Antwerp mosque should lose official recognition, says Flemish Minister
Tuesday, 21 January 2020
Opened in 2007, the Noor-ul-Haram mosque of the Pakistani-Indian Antwerp Islamic Association has been dealing with internal disagreements since 2016. Credit: Noor-ul-Haram Antwerp/ Facebook.
The Flemish Minister for Integration and Interior, Bart Somers (Open Vld), wants to withdraw official recognition of the Noor-ul-Haram mosque in Antwerp because of internal disagreements that have been going on there for over three years.
Somers wants to pull the mosque’s official status because internal disagreements are “jeopardising the mosque’s functioning,” the minister said, adding that the problems that have arisen with the mosque have nothing to do with extremism.
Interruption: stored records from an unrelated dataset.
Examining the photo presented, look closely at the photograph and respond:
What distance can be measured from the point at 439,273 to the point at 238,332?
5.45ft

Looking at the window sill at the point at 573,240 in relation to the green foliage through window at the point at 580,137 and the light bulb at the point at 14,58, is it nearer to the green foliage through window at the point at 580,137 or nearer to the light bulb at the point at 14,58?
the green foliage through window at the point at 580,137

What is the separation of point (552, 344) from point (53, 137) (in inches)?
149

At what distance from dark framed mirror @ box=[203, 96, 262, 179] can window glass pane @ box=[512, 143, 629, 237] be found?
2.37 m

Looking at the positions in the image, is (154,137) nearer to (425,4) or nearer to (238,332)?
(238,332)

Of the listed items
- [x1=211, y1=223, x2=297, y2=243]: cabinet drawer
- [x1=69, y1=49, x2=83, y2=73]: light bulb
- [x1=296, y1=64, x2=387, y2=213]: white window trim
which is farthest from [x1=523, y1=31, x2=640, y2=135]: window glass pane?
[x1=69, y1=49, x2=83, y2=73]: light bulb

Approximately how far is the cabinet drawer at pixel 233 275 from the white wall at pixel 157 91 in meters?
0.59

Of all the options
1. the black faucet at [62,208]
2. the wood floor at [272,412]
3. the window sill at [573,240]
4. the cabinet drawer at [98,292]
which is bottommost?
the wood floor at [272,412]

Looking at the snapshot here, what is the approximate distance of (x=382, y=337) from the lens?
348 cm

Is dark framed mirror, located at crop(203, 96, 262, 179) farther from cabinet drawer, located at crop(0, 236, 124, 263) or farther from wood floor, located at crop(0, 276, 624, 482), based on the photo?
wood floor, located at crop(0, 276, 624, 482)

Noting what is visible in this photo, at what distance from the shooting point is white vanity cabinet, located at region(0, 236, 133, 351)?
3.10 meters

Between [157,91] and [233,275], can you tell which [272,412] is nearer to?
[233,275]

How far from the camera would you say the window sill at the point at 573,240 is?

Opened in 2007, the Noor-ul-Haram mosque of the Pakistani-Indian Antwerp Islamic Association has been dealing with internal disagreements since 2016 when the board of the non-profit organization stopped allowing the imam to enter prayer rooms and instead appointed a new, not officially recognised, imam.
“Social relevance of a religious community is one of the conditions for maintaining [official] recognition,” Somers explained, adding that “sustainable anchoring within the municipality is difficult if a conflict drags on for years.”
“Moreover, it is not acceptable to us that essential administrative and decree provisions are not complied with and that the recognised imam has simply been replaced by a new imam that is not recognised,” Somers explained.
Following an investigation, the Integration and Interior section of the Flemish government has advised that the process of withdrawing the mosque’s official status be initiated, De Standaard explains.
If official recognition of the mosque is withdrawn, there will be financial repercussions for the Noor-ul-Haram mosque, as only recognised mosques receive subsidies from the Flemish government.